PASSAGE TO READ -
#####
The Company recognizes revenue when all of the following criteria are met: (1) persuasive evidence of an arrangement exists; (2) shipment has occurred or delivery has occurred if the terms specify destination; (3) the sales price is fixed or determinable; and (4) collectability is reasonably assured. When there are additional performance requirements, revenue is recognized when all such requirements have been satisfied. Under revenue arrangements with multiple deliverables, the Company recognizes each separable deliverable as it is earned.

The Company derives its revenue from three primary sources: (1) royalties and license fees from licensing its proprietary drug delivery and surface modification technologies and in vitro diagnostic formats to customers; (2) the sale of reagent chemicals to licensees and the sale of stabilization products, antigens, substrates and surface coatings to the diagnostic and biomedical research markets; and (3) research and development fees generated on customer projects.

Royalties and license fees

Royalties and license fees. The Company licenses technology to third parties and collects royalties. Royalty revenue is generated when a customer sells products incorporating the Company’s licensed technologies. Royalty revenue is recognized as licensees report it to the Company, and payment is typically submitted concurrently with the report. For stand-alone license agreements, up-front license fees are recognized over the term of the related licensing agreement. Minimum royalty fees are recognized in the period earned.
#####
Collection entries
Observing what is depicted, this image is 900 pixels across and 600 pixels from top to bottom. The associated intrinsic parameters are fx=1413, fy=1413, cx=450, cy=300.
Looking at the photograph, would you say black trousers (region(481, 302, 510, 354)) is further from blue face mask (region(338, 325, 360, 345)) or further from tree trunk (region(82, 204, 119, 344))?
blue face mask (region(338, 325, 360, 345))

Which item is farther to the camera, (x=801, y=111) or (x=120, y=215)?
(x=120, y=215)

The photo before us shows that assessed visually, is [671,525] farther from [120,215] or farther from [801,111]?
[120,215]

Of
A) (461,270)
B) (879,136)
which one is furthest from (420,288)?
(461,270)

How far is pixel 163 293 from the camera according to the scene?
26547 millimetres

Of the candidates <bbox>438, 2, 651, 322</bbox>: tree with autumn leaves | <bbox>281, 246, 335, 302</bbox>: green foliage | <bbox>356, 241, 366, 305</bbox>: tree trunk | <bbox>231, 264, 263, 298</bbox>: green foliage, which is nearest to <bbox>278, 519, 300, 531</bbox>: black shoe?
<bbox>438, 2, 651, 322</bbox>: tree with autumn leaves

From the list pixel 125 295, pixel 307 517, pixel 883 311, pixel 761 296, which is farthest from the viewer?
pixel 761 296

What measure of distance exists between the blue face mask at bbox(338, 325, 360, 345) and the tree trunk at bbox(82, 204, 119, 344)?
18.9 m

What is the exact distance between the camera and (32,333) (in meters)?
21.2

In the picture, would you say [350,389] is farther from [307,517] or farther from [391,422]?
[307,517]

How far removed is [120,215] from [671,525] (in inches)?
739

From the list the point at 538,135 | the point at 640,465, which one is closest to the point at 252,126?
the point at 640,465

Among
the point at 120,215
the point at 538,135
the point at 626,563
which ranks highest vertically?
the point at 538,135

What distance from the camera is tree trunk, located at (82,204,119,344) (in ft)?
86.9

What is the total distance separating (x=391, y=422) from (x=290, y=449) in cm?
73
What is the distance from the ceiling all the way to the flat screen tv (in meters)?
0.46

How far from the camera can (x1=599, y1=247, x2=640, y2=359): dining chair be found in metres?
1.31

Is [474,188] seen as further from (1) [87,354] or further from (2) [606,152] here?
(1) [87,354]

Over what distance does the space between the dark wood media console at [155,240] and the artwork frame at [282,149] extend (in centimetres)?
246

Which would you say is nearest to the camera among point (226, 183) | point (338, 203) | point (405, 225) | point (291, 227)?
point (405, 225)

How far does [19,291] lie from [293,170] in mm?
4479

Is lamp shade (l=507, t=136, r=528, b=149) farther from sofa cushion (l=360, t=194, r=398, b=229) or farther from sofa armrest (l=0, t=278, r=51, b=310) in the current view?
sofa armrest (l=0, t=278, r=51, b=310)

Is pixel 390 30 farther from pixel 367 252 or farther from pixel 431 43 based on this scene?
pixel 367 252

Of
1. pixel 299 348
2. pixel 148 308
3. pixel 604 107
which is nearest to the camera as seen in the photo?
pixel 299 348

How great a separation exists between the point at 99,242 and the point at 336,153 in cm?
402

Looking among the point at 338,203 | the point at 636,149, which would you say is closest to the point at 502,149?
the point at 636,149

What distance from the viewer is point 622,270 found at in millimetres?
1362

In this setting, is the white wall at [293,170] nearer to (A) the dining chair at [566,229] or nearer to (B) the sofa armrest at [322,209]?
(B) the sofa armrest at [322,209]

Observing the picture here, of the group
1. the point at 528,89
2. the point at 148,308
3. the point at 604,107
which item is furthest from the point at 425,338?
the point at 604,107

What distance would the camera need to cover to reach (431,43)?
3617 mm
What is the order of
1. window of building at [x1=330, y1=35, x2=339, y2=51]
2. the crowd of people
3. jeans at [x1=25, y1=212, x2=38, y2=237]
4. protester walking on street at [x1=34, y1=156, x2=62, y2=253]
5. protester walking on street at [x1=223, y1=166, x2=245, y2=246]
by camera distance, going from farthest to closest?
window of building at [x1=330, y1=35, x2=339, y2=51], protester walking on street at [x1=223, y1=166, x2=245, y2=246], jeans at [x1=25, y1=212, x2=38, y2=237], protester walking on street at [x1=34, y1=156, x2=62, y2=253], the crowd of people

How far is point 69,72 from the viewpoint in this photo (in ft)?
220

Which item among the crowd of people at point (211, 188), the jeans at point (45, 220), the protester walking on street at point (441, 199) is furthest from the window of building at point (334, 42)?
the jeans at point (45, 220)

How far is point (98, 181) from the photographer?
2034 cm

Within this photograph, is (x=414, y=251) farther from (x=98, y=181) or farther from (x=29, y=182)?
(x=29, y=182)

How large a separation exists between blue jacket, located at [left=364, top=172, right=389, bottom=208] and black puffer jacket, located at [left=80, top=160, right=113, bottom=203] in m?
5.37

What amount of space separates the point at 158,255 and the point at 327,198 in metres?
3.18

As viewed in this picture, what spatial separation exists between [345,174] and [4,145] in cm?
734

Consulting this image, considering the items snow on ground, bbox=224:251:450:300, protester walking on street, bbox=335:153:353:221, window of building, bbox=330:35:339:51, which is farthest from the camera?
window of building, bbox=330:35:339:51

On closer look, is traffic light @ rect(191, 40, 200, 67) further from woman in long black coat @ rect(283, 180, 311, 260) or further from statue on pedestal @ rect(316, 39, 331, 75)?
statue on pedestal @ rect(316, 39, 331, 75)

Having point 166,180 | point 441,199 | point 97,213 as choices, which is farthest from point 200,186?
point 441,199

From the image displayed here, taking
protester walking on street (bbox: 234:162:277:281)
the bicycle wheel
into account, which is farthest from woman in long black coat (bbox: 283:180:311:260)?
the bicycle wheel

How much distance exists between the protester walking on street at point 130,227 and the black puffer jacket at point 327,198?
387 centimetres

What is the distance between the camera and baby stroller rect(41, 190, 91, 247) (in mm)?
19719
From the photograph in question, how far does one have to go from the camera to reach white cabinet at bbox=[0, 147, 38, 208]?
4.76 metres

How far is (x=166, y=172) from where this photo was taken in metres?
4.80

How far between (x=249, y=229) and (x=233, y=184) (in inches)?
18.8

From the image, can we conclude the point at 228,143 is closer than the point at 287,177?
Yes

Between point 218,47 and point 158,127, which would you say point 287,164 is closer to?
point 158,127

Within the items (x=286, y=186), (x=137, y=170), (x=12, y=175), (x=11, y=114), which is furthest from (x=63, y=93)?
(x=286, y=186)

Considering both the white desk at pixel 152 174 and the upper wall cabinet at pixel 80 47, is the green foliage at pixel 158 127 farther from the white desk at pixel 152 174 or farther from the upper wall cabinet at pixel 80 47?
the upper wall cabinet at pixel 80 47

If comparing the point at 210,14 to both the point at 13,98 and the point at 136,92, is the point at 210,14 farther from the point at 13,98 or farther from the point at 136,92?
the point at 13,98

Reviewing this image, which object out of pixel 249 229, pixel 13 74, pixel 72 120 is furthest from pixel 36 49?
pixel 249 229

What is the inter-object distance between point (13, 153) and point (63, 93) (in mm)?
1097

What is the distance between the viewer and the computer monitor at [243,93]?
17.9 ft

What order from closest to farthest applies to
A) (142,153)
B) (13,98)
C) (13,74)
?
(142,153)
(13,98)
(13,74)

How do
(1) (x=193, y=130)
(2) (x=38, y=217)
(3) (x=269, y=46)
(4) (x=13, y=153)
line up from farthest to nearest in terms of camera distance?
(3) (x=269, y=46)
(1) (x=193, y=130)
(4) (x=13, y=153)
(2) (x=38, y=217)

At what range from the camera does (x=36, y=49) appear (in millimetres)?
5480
#####
ACTIVITIES -
• A. Answer these questions from the revenue recognition passage:
(i) How many criteria must all be met before the Company recognizes revenue?
(ii) When is royalty revenue generated?
(iii) For stand-alone license agreements, over what period are up-front license fees recognized?
• B. Does each statement agree with the revenue recognition passage? Answer yes or no and quote the words that decide it.
(i) Minimum royalty fees are recognized over the term of the licensing agreement.
(ii) Research and development fees from customer projects are one of the Company's primary revenue sources.
(iii) Licensees typically send royalty payments some time after their reports.
• C. Proceed with the revenue recognition passage, picking up after its last sentence.

SOLVED PROBLEMS -
• A.
(i) Four.
(ii) When a customer sells products incorporating the Company's licensed technologies.
(iii) Over the term of the related licensing agreement.

• B.
(i) No: "Minimum royalty fees are recognized in the period earned."
(ii) Yes: "(3) research and development fees generated on customer projects."
(iii) No: "payment is typically submitted concurrently with the report."

• C.
Revenue related to a performance milestone is recognized upon the achievement of the milestone, as defined in the respective agreements and provided the following conditions have been met:

 

  The milestone payment is non-refundable;

 

  The milestone involved a significant degree of risk, and was not reasonably assured at the inception of the arrangement;

 

  Accomplishment of the milestone involved substantial effort;

 

  The amount of the milestone payment is commensurate with the related effort and risk; and

 

  A reasonable amount of time passed between the initial license payment and the first and subsequent milestone payments.

If these conditions have not been met, the milestone payment is deferred and recognized over the term of the agreement.

Product sales

Product sales. Product sales to third parties are recognized at the time of shipment, provided that an order has been received, the price is fixed or determinable, collectability of the resulting receivable is reasonably assured and returns can be reasonably estimated. The Company’s sales terms provide no right of return outside of the standard warranty policy. Payment terms are generally set at 30-45 days.

Research and development

Research and development. The Company performs third party research and development activities, which are typically provided on a time and materials basis. Generally, revenue for research and development is recorded as performance progresses under the applicable contract.

New Accounting Pronouncements

New Accounting Pronouncements

Recently Adopted

In June 2011, and subsequently amended in December 2011, the Financial Accounting Standards Board (“FASB”) issued final guidance on the presentation of comprehensive income. Under the newly issued guidance, the total of comprehensive income, the components of net income, and the components of other comprehensive income may only be presented either in a single continuous statement of comprehensive income or in two separate but consecutive statements. The Company adopted this guidance in the first quarter of fiscal 2013, with comprehensive income shown as a separate condensed consolidated statement immediately following the condensed consolidated statements of income. Since the new guidance only relates to presentation, its adoption did not impact the Company’s financial position, results of operations, or cash flows.

No other new accounting pronouncement issued or effective has had, or is expected to have, a material impact on the Company’s consolidated financial statements.